To search for physiologic factors possibly influencing statin muscle injury, the team examined the relationship between genes affecting vascular function and serum CK activity in 102 patients on statin therapy from Hartford Hospital in Connecticut, USA.

Physiogenomic analysis of 10 vascular genes and a cross section of serum CK levels in these patients suggested that genetic variants in certain genes are significantly associated with CK activity in patients on statin therapy. 

The endothelium regulates vascular tone through the release of vasoactive substances, such as angiotensin II and nitric oxide.

Angiotensin II stimulates a variety of pro-atherogenic responses, such as expression of adhesion molecules, platelet aggregation, thrombosis and cell migration.
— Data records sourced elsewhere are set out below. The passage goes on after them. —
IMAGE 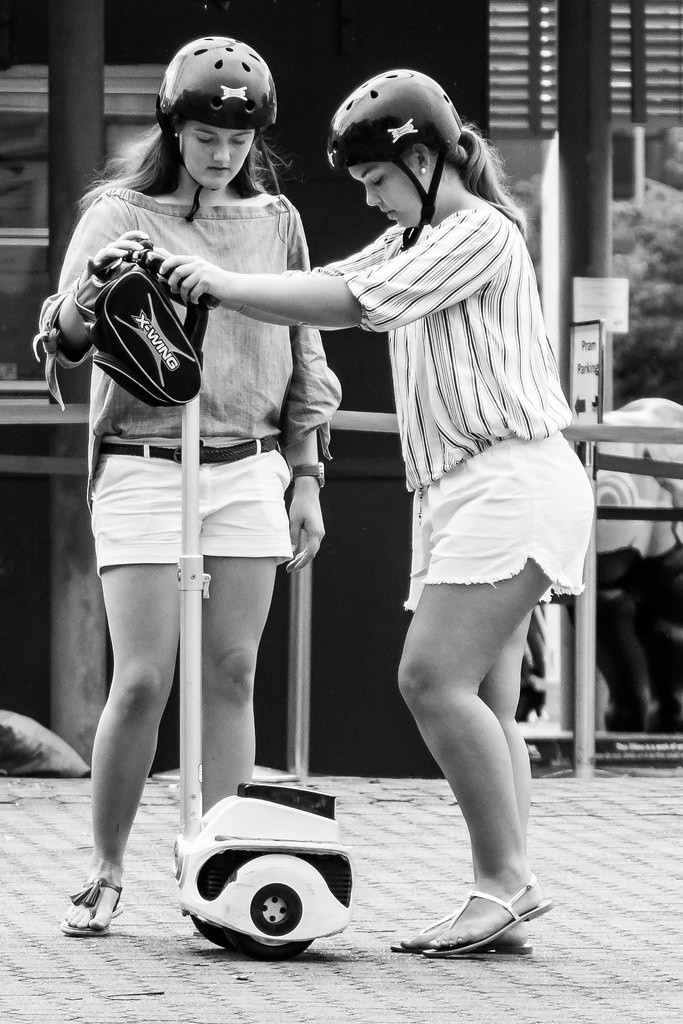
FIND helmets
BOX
[156,35,277,128]
[326,68,463,170]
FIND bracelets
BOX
[237,305,247,313]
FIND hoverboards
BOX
[74,240,354,963]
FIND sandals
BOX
[390,908,533,955]
[61,877,124,935]
[423,873,554,962]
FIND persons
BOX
[133,68,595,958]
[34,36,342,936]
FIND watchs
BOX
[290,462,325,488]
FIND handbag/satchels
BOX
[74,252,209,406]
The scientists included its receptor, AGTR1 in the survey, and found it to demonstrate significant genetic association to serum CK activity.

Nitric oxide, an important vasodilator, is generated by endothelial nitric oxide synthase (NOS3). NOS3 was the second ranking gene in the survey, and also significantly associated with serum CK activity.

Gualberto Ruano, M.D., Ph.D., President, Genomas and Director of Genetics Research, Hartford Hospital, stated, "The link between statins and vascular smooth muscle is the first published application of Genomas’ physiogenomics technology."

"The findings represent a powerful demonstration of new mechanistic insight that can pave the way for individualized management of cardiovascular disease with DNA arrays."

Paul D. Thompson, M.D., Director of Preventive Cardiology, Hartford Hospital, and Professor of Medicine, University of Connecticut, commented, "These results are intriguing and suggest that statins may affect skeletal muscle by a totally unexplored pathway."

"We will be undertaking the required clinical validation in other cohorts as the next step in this research."